- **Input records**
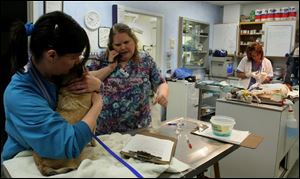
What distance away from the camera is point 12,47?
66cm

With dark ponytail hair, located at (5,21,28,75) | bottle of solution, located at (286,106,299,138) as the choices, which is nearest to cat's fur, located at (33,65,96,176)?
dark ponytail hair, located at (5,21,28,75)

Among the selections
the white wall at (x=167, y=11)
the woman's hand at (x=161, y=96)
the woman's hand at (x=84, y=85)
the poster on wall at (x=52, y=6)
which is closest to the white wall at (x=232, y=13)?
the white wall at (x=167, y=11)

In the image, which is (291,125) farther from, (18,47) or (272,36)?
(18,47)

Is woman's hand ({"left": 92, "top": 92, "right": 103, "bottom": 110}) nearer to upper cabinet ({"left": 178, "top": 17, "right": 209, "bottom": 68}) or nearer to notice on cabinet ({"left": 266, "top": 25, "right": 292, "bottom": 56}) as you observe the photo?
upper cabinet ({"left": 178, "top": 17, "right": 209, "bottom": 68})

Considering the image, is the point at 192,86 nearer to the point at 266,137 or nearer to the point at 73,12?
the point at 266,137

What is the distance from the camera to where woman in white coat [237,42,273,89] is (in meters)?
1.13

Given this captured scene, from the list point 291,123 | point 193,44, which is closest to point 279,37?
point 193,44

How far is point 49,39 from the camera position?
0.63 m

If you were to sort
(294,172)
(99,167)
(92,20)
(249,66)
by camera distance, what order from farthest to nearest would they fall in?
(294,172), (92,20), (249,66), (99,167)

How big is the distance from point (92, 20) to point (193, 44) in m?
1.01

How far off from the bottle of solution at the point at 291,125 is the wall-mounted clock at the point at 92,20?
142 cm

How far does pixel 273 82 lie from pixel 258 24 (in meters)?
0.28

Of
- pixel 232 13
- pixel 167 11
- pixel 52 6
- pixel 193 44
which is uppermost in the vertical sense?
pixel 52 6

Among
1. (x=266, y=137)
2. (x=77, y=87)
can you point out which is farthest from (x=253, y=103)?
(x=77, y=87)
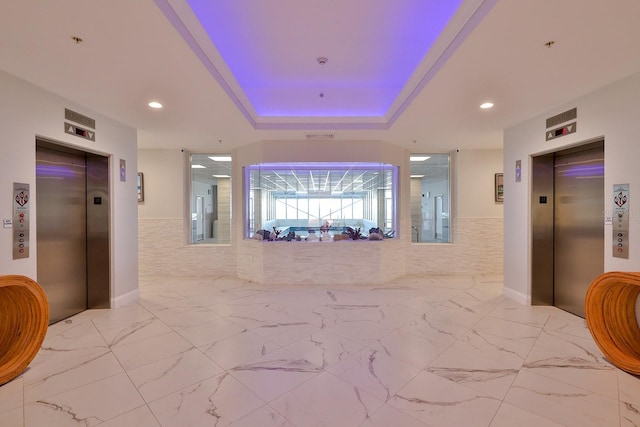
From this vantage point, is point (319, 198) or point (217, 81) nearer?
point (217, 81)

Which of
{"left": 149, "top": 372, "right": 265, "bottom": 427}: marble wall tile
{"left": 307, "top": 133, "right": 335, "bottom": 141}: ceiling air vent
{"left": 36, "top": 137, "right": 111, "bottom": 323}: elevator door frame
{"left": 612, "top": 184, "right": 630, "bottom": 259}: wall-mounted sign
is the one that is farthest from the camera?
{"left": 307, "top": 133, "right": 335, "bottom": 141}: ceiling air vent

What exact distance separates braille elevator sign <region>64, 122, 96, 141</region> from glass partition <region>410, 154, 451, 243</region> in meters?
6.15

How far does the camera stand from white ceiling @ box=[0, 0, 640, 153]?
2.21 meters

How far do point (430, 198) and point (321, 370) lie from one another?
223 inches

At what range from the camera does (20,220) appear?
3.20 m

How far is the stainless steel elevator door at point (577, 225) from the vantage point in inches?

- **Objective**
Please rewrite the entries above, replacing "woman's hand" with "person's hand" everywhere and leaving everything else unchanged; omit the pictures.

- **Final answer**
What distance away from the camera is point 12,47?
66cm

With dark ponytail hair, located at (5,21,28,75) | bottle of solution, located at (286,106,299,138) as the choices, which is nearest to cat's fur, located at (33,65,96,176)?
dark ponytail hair, located at (5,21,28,75)

Among the selections
the white wall at (x=167, y=11)
the person's hand at (x=161, y=96)
the person's hand at (x=84, y=85)
the poster on wall at (x=52, y=6)
which is closest to the white wall at (x=232, y=13)?
the white wall at (x=167, y=11)

In the image, which is (291,125) farther from, (18,47) or (272,36)?
(18,47)

Is person's hand ({"left": 92, "top": 92, "right": 103, "bottom": 110}) nearer to upper cabinet ({"left": 178, "top": 17, "right": 209, "bottom": 68}) or nearer to notice on cabinet ({"left": 266, "top": 25, "right": 292, "bottom": 56}) as you observe the photo?
upper cabinet ({"left": 178, "top": 17, "right": 209, "bottom": 68})

Considering the image, is the point at 192,86 nearer to the point at 266,137 or nearer to the point at 73,12?
the point at 266,137

What is the distance from the camera to where woman in white coat [237,42,273,89] is (in meters)?
1.13

Given this captured scene, from the list point 291,123 | point 193,44, which is closest to point 279,37?
point 193,44

How far is point 49,39 from the camera position?
0.63 m

If you were to sort
(294,172)
(99,167)
(92,20)
(249,66)
by camera distance, what order from farthest to nearest would they fall in?
(294,172), (92,20), (249,66), (99,167)

How big is the distance from point (92, 20) to point (193, 44) in m?
1.01

How far off from the bottle of solution at the point at 291,125 is the wall-mounted clock at the point at 92,20?
142 cm

How far does pixel 273 82 lie from pixel 258 24 (in meters)?
0.28

Of
- pixel 232 13
- pixel 167 11
- pixel 52 6
- pixel 193 44
which is uppermost in the vertical sense?
pixel 52 6

Among
1. (x=266, y=137)
2. (x=77, y=87)
can you point out which is farthest from (x=253, y=103)?
(x=77, y=87)
From this vantage point, is point (319, 198) or point (217, 81) nearer?
point (217, 81)

Which of
{"left": 149, "top": 372, "right": 265, "bottom": 427}: marble wall tile
{"left": 307, "top": 133, "right": 335, "bottom": 141}: ceiling air vent
{"left": 36, "top": 137, "right": 111, "bottom": 323}: elevator door frame
{"left": 612, "top": 184, "right": 630, "bottom": 259}: wall-mounted sign
is the one that is farthest from the camera?
{"left": 307, "top": 133, "right": 335, "bottom": 141}: ceiling air vent

What exact distance separates braille elevator sign <region>64, 122, 96, 141</region> from glass partition <region>410, 154, 451, 243</region> in meters?
6.15

How far does the camera stand from white ceiling @ box=[0, 0, 640, 153]?
2.21 meters

How far do point (430, 198) and point (321, 370) lie from one another?
223 inches

At what range from the camera does (20,220) appear?
3.20 m

How far is the stainless steel elevator door at point (577, 225) from the vantage point in inches?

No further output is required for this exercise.